Włoskie firmy blokują polskie inwestycje drogowe. Żądają dopłaty od państwa

Ocena: 0
3820

Dziewięć dużych inwestycji drogowych może być zagrożonych przez finansowe problemy włoskich wykonawców. Dwie włoskie firmy działające na polskim rynku zażądały od rządu dopłaty do wykonywanych kontraktów - o wysokości ponad miliarda złotych. Generalna Dyrekcja Dróg Krajowych i Autostrad odmawia dołożenia jakiejkolwiek kwoty do inwestycji. Problemem włoskich firm jest to, że kontrakty zostały zawarte trzy lata temu, przed ponad 30%-owym wzrostem cen materiałów.

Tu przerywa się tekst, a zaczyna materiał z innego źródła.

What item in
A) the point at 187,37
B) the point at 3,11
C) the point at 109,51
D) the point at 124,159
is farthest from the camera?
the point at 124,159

Generalna Dyrekcja odmawia branżom kolejowej i drogowej możliwości waloryzowania takich umów. Proponuje firmom dochodzenie swojej racji na drodze sądowej. Taka sytuacja najpewniej sprawi, że pracownicy włoskich wykonawców zejdą z placów budowy, gdyż firmy nie otrzymają oczekiwanego wsparcia finansowego. Opóźni to budowę kluczowych inwestycji - jak nowa wylotówka z Krakowa drogą S7 lub Autostrada A1.

"Jeśli rząd mówi "nie damy żadnym firmom", to nie może dać tylko i wyłącznie włoskim. To otworzyłoby koszyk z żądaniami, które na drogach szacuje się na przynajmniej 10 miliardów złotych" - powiedział serwisowi eNewsroom Adrian Furgalski, wiceprezes Zespołu Doradców Gospodarczych TOR.

"Spełnienie żądań wysuwanych przez włoskie firmy nie rozwiązałoby więc problemu. Włosi nie są w tej sytuacji bez winy. Ich oferty w polskich przetargach miały rażąco niskie ceny. W taki sposób firmy chciały zaistnieć na polskim rynku. Zabrakło im jednak zaplecza, sprzętu i doświadczenia, by doprowadzić zawarte kontrakty do końca. Widać to szczególnie w inwestycjach, które są podzielone na odcinki realizacyjne. Podczas gdy inni wykonawcy zdołali ukończyć budowę swoich odcinków w około 90 procentach, włoskie firmy mogą pochwalić się tylko połowicznie zrealizowaną umową. Podobno jednym z powodów jest pogoda. Ciężko jest mi wyobrazić sobie sytuację, że pada tylko nad odcinkiem włoskim, a nad pozostałymi świeci słońce i firmy mogą pracować. Jeśli włoscy wykonawcy nie wycofają się ze swoich umów, powinna je zerwać Generalna Dyrekcja" - zauważa Furgalski.